In the context of the crusades, the term Eastern (or Oriental ) churches refers to those Christian communities that were separate from both the Latin (Roman Catholic) Church of the West and the Greek Orthodox Church of the Byzantine Empire. They can be understood as belonging historically to three groups or families.

The Church of the East has been known at various stages in its history as the Nestorian, Chaldaean, or Assyrian Church. Its adherents were found principally in Mesopotamia, Iraq, and Persia, although the church undertook missions as far as Central Asia and China. It had relatively few communities in the Frankish states of Outremer. The Church of the East today is not in full communion with any other church.

The largest group of Eastern churches are often referred to collectively as monophysite churches, from the Greek words for “one nature,” or as non-Chalcedonian churches. They recognized the three church councils of Nicaea, Constantinople, and Ephesos, but rejected the christological definition of the Council of Chalcedon (451), which asserted two natures, divine and human, in Christ. These churches are now in full communion with each other, though they have very different traditions and rites. The Coptic Orthodox Church was mainly confined to Egypt, where it had a substantial number of adherents under Fâtimid, Ayyûbid and Mamlûk rule. Its patriarch resided at Alexandria and later in Cairo. In the medieval period, the churches of Ethiopia and Nubia were also under the authority of the Coptic patriarchate of Alexandria. The Syrian Orthodox Church was represented in Syria, Upper Mesopotamia, and eastern Anatolia, with smaller communities elsewhere; under Frankish rule in the Levant, its adherents were found especially in the county of Edessa, but also in the principality of Antioch and the kingdom of Jerusalem. The church was mainly organized by Jacob Baradai in the sixth century, and thus has also been known as the Jacobite Church; its preferred modern designation is the Syriac Orthodox Church. Its patriarch, originally based at Antioch, has changed his place of residence several times, and is now resident in Damascus. The Armenian Orthodox (or Apostolic) Church is the national church of the Armenians, who were the first people to adopt Christianity as a state religion. In the Middle Ages it was organized under four main centres: the catholicosate of Echmiadzin in Greater Armenia (302), the patriarchate of Jerusalem (1311), the catholicosate of Cilicia (1441), and the patriarchate of Constantinople (1461).
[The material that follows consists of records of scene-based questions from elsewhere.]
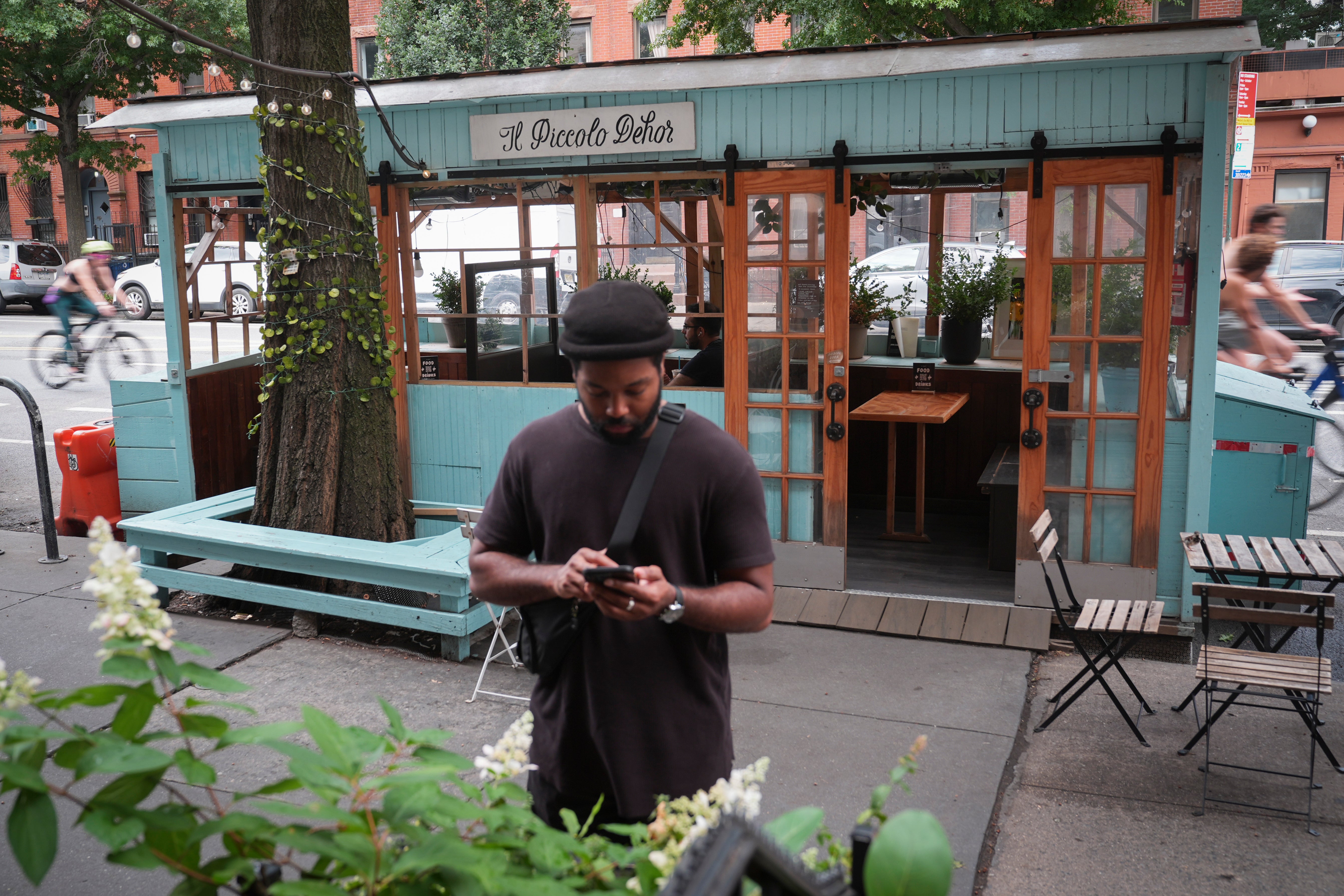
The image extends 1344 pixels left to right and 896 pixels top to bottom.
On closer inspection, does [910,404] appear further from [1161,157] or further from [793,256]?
A: [1161,157]

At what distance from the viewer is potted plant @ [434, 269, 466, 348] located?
26.4ft

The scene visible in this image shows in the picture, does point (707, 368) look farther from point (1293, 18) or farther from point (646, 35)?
point (1293, 18)

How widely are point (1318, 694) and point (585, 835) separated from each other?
11.5ft

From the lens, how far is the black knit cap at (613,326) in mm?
2039

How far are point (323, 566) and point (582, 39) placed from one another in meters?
23.5

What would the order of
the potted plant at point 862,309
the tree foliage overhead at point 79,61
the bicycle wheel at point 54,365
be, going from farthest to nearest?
the tree foliage overhead at point 79,61 → the bicycle wheel at point 54,365 → the potted plant at point 862,309

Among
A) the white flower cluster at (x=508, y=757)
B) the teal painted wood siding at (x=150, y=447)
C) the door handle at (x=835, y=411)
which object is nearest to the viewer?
the white flower cluster at (x=508, y=757)

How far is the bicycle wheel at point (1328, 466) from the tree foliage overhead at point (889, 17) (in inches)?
212

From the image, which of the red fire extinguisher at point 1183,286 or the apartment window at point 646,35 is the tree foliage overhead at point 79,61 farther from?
the red fire extinguisher at point 1183,286

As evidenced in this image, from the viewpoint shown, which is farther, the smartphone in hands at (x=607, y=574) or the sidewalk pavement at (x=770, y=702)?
the sidewalk pavement at (x=770, y=702)

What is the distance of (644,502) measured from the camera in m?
2.13

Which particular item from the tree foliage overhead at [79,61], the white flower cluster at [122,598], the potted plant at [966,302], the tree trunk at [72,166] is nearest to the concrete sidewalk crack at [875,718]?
the white flower cluster at [122,598]

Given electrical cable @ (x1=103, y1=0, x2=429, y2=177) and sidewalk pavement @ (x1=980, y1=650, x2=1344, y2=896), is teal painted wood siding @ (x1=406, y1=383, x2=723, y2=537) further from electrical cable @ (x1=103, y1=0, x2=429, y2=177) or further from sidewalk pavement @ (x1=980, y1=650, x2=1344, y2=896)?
sidewalk pavement @ (x1=980, y1=650, x2=1344, y2=896)

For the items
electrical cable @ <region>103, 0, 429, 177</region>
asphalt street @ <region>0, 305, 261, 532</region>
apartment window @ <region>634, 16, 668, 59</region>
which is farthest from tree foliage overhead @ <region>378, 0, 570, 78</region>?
electrical cable @ <region>103, 0, 429, 177</region>
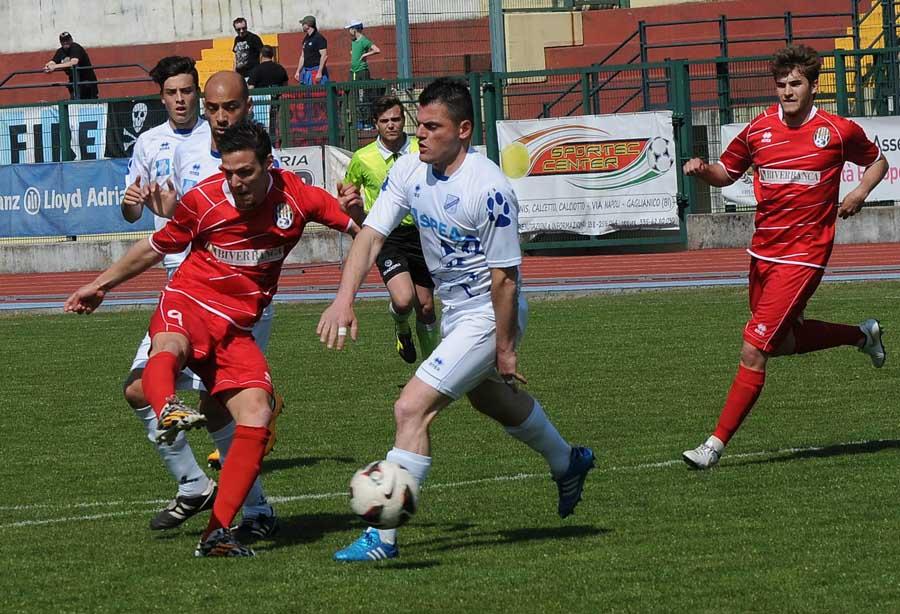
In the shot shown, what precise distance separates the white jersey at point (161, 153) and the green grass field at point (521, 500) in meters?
1.56

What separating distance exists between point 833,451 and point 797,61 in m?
2.04

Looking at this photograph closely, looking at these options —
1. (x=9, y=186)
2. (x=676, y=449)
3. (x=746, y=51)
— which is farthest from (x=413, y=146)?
(x=746, y=51)

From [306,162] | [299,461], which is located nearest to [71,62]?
[306,162]

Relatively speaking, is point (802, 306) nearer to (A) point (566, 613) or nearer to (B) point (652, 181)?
(A) point (566, 613)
The third family of churches comprises those that recognize the Council of Chalcedon. In the period of the crusades, these were principally the Maronite Church, which originated in the struggle concerning the monothelete doctrine, and the Georgian Orthodox Church, which around 600 separated from the Armenian church and accepted the Council of Chalcedon.

From the time of the Frankish conquest of Outremer, the Latin Church made efforts to achieve union with the Eastern churches, although the only successful union in the medieval period was with the Maronite Church. Unions with other Eastern churches occurred much later (between the seventeenth and nineteenth centuries). In all these cases only parts of the respective church entered into union with Rome, resulting in schisms, so that today there are various Eastern Rite Catholic churches in existence alongside the Eastern churches. Since the nineteenth century, Protestant branches of some of the Eastern Orthodox churches have come into existence as a result of missionary activity, but their numbers are very small.